*** Data section

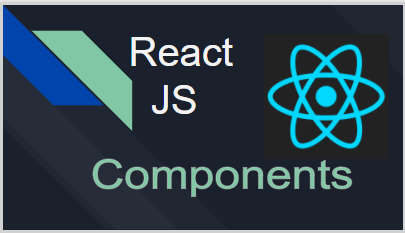 React JS Components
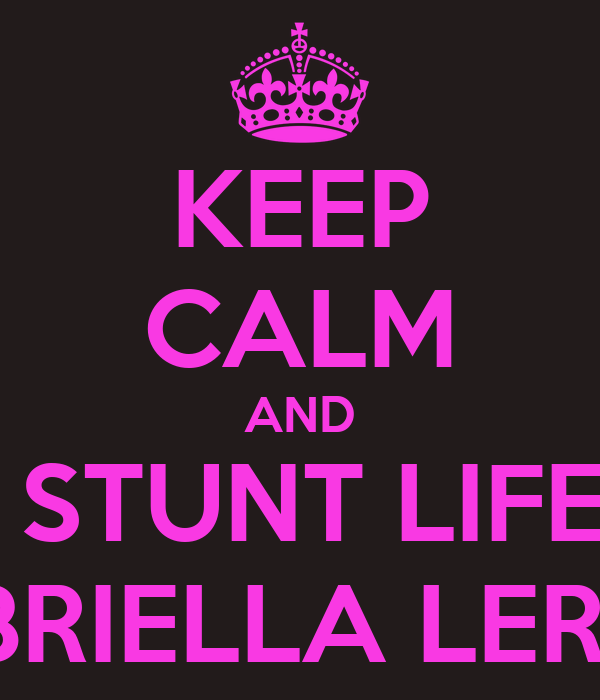 KEEP CALM AND AND STUNT LIFE FOR GABRIELLA LERMA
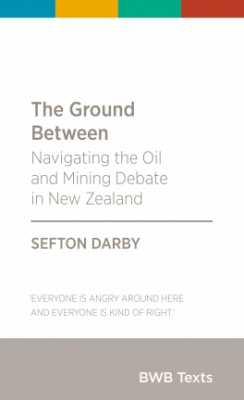 Image of The Ground Between : Navigating The Oil And Mining Debate Innew Zealand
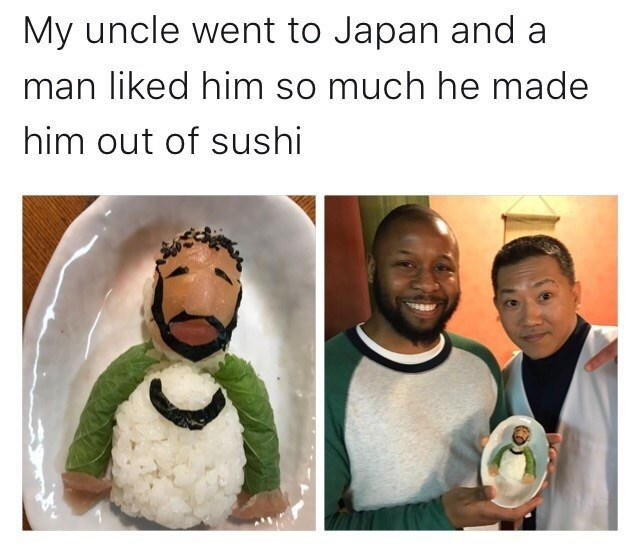 wholesome meme - Human - My uncle went to Japan and a man liked him so much he made him out of sushi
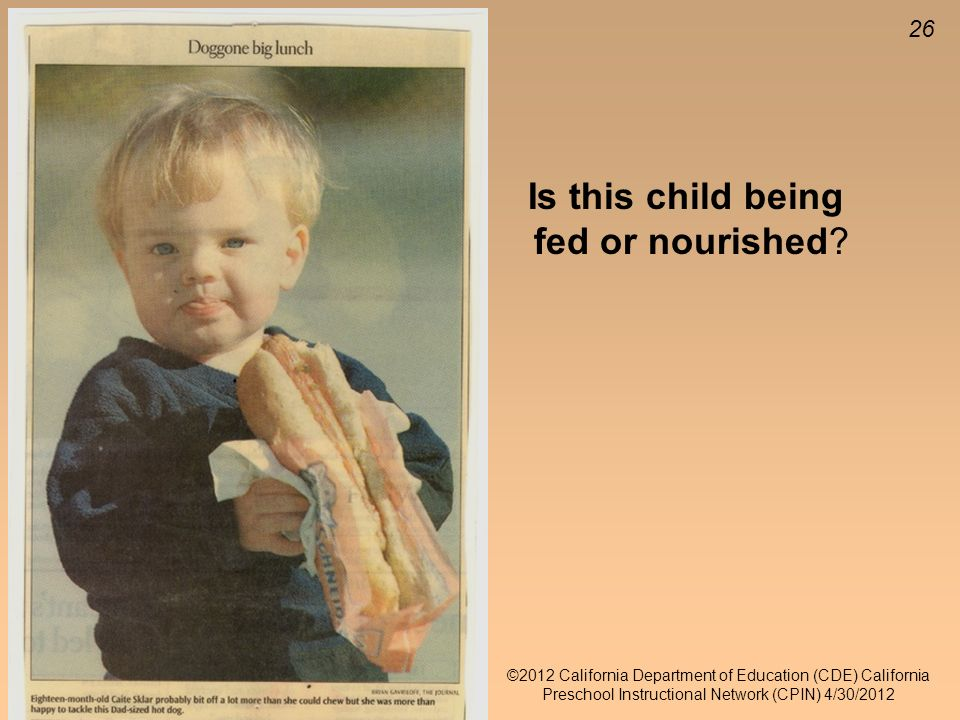 26 ©2012 California Department of Education (CDE) California Preschool Instructional Network (CPIN) 4/30/2012 Is this child being fed or nourished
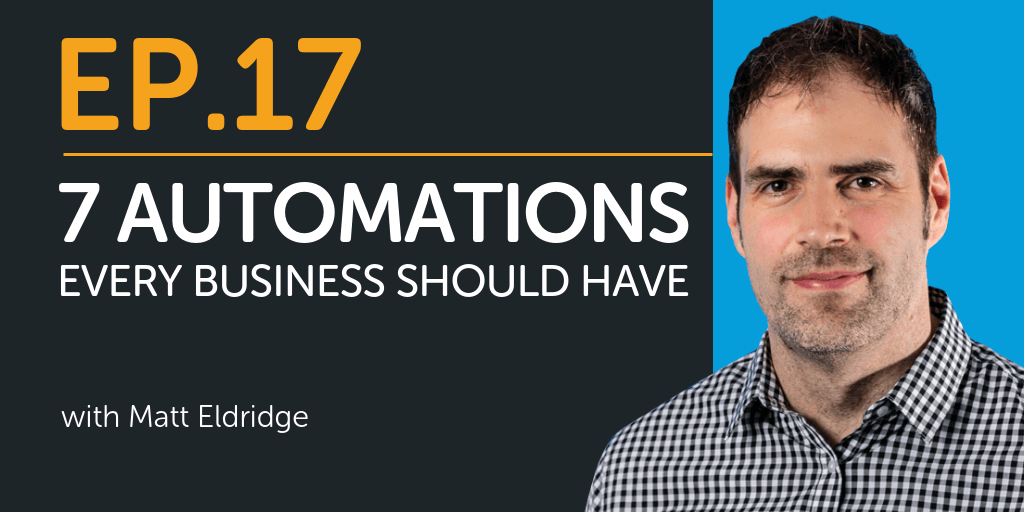 7 Automations Every Business Should Have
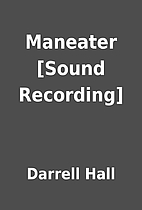 Maneater [Sound Recording] by Darrell Hall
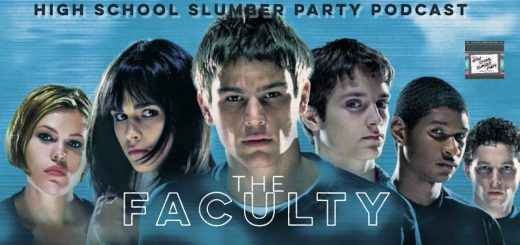 High School Slumber Party #156 – The Faculty (1998)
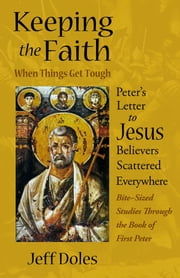 Keeping the Faith When Things Get Tough - Peter's Letter to Jesus Believers Scattered Everywhere ebook by Jeff Doles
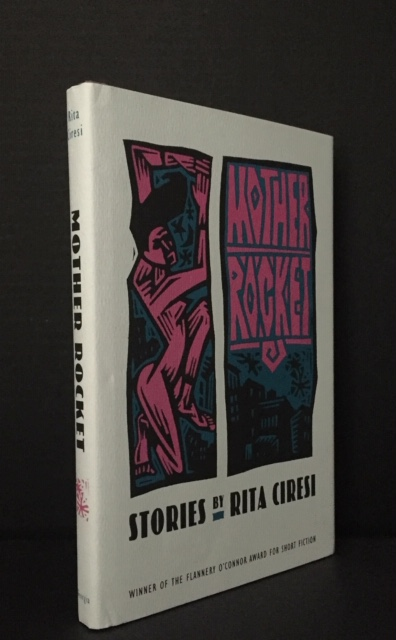 Mother Rocket [Signed]. Rita Ciresi.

******

▶ Action item:
Repeat the listing above from its first line through the line that contains "High School Slumber", both included, and nothing more. Drop the pictures.

▶ Solution to the problem:
 React JS Components
 KEEP CALM AND AND STUNT LIFE FOR GABRIELLA LERMA
 Image of The Ground Between : Navigating The Oil And Mining Debate Innew Zealand
 wholesome meme - Human - My uncle went to Japan and a man liked him so much he made him out of sushi
 26 ©2012 California Department of Education (CDE) California Preschool Instructional Network (CPIN) 4/30/2012 Is this child being fed or nourished
 7 Automations Every Business Should Have
 Maneater [Sound Recording] by Darrell Hall
 High School Slumber Party #156 – The Faculty (1998)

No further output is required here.